Dad happy: A judge lifts an order that restricted Kingston’s contact
Third District Juvenile Court Judge Elizabeth Lindsley on Tuesday lifted an order that had limited Kingston’s contact with eight of the couple’s 11 children, but refused to close the case because of the couple’s past history.
Continuing oversight may help prevent the family from landing in juvenile court a fourth time, Lindsley said – an event that would likely trigger the state to immediately move to terminate their parental rights.
“I am looking out for these children’s best interests,” she said. Lindsley also ordered Kingston to continue therapy and set a progress review in the case for June 15.
Outside the courtroom, Kingston and Mattingly Foster hailed the decision as moving them one step closer to being fully united as a family.
“We’re very pleased,” Kingston said. “Tonight I get to go home to my family.

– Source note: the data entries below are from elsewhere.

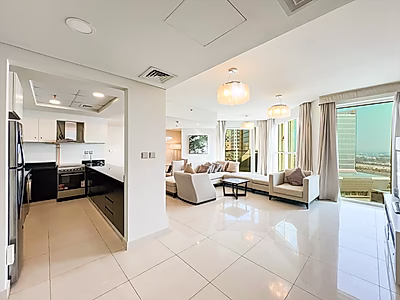 شقة رائعة بغرفتين | منطقة المارينا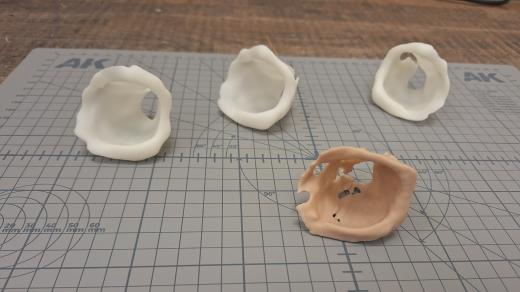 Očnice vytištěné pomocí 3D tisku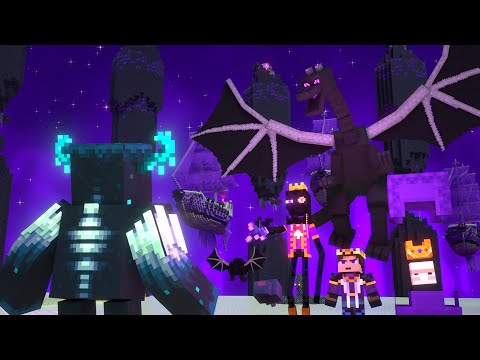 Warden vs Ender Dragon and Army of the End Kingdoms (Minecraft Animation Movie)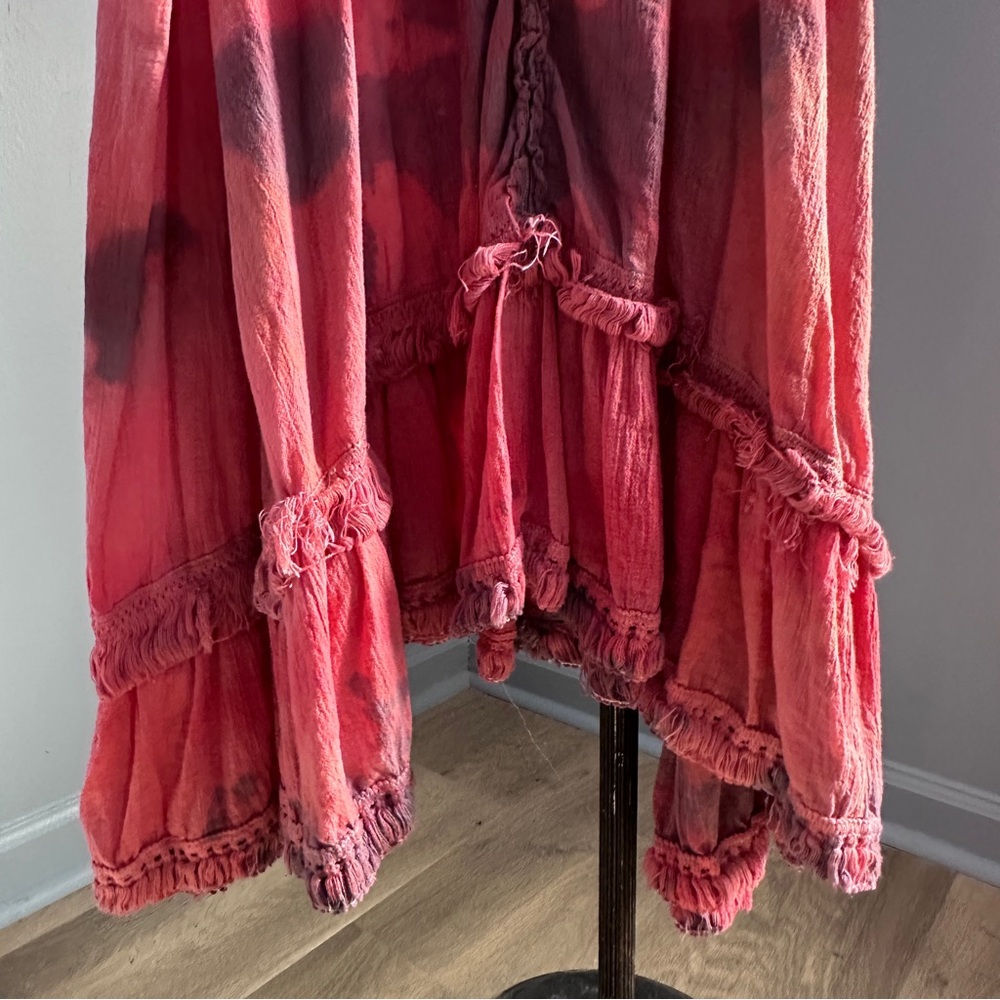 Jaded Gypsy Flowy Pink Sleeveless Dress - Picture 6 of 6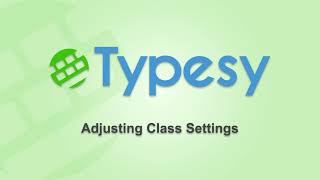 Teaching With Typesy How do I adjust class settings [upl. by Constant]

The children have needed a father in the home and they have not had that” for two years.
As for the drop-in visits Lindsley ordered, Mattingly Foster said, “Come on over, we don’t care.”
The case began in February 2004 after an argument between the couple and their two oldest daughters over ear piercing. The couple terminated their parental rights to the two girls last October.
Lindsley took over the case in July after two judges recused themselves after their impartiality was questioned. The judge returned eight children, who spent 10 months in foster care, to Mattingly Foster in August; her youngest child was never removed.
Kingston has been allowed to work with his oldest son and visit the others under supervision since November.
Carol Sisco, spokeswoman for the Division of Child and Family Services, said Tuesday the peer parent described the children as happy. “We’re fairly comfortable,” Sisco said of Kingston’s transition to unsupervised visits.
Psychologist Ralph W. Gant was the sole witness during the review hearing, describing his efforts to help Kingston show empathy to his children, address control issues and learn to act without anger, confrontation or threat of punishment.
“He comes from a culture in which empathy may be present but may not be well demonstrated,” Gant said.
Gant said Kingston had made “dramatic progress” but recommended loose monitoring and continued therapy to provide “some assurance this issue is not going to come back again.”
Kristin Brewer, director of the Guardian ad Litem’s Office, said she continues “to have concerns about the children and those are unabated.”
Still to be decided is how much child support Kingston owes the state for the months his children spent in foster care. The state is seeking more than $23,000, an amount Kingston’s attorney says is beyond his client’s ability to pay. A hearing is set for April 13.